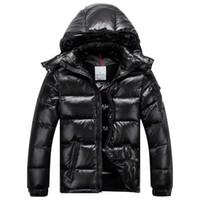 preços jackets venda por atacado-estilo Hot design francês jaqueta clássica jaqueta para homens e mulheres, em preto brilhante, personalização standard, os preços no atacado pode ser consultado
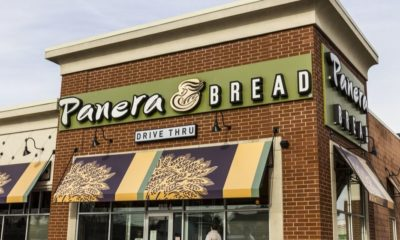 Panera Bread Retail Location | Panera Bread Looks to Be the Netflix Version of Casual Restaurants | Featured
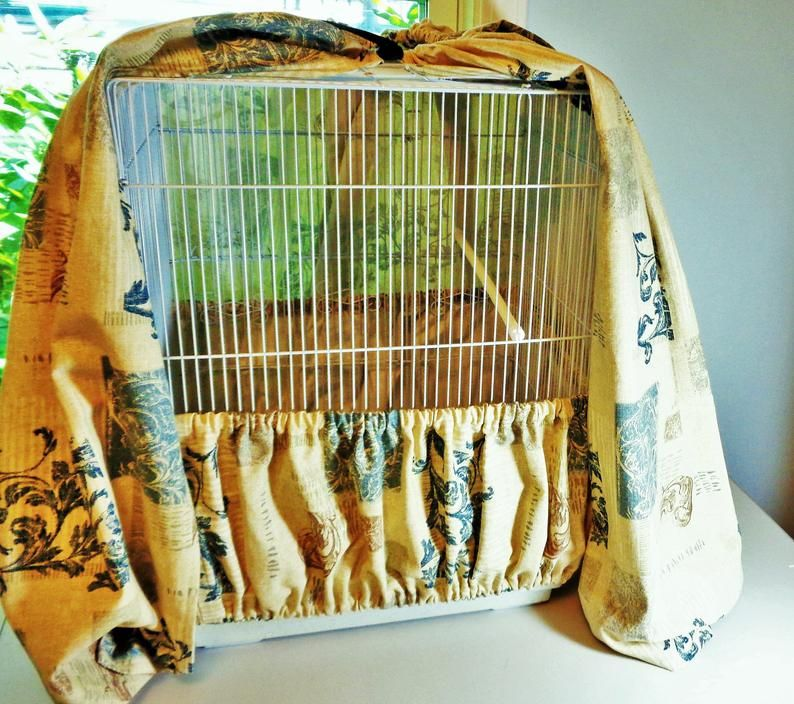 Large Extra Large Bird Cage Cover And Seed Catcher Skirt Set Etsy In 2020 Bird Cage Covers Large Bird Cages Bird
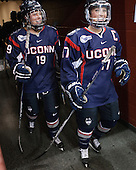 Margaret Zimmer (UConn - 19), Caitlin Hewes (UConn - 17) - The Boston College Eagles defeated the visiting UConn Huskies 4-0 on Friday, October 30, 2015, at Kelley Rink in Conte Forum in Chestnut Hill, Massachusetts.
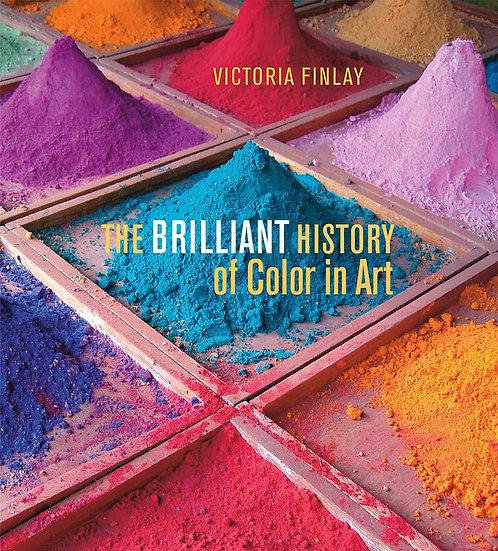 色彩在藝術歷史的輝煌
=====
Retype the listing above exactly, pictures excluded.

 preços jackets venda por atacado-estilo Hot design francês jaqueta clássica jaqueta para homens e mulheres, em preto brilhante, personalização standard, os preços no atacado pode ser consultado
 Panera Bread Retail Location | Panera Bread Looks to Be the Netflix Version of Casual Restaurants | Featured
 Large Extra Large Bird Cage Cover And Seed Catcher Skirt Set Etsy In 2020 Bird Cage Covers Large Bird Cages Bird
 Margaret Zimmer (UConn - 19), Caitlin Hewes (UConn - 17) - The Boston College Eagles defeated the visiting UConn Huskies 4-0 on Friday, October 30, 2015, at Kelley Rink in Conte Forum in Chestnut Hill, Massachusetts.
 色彩在藝術歷史的輝煌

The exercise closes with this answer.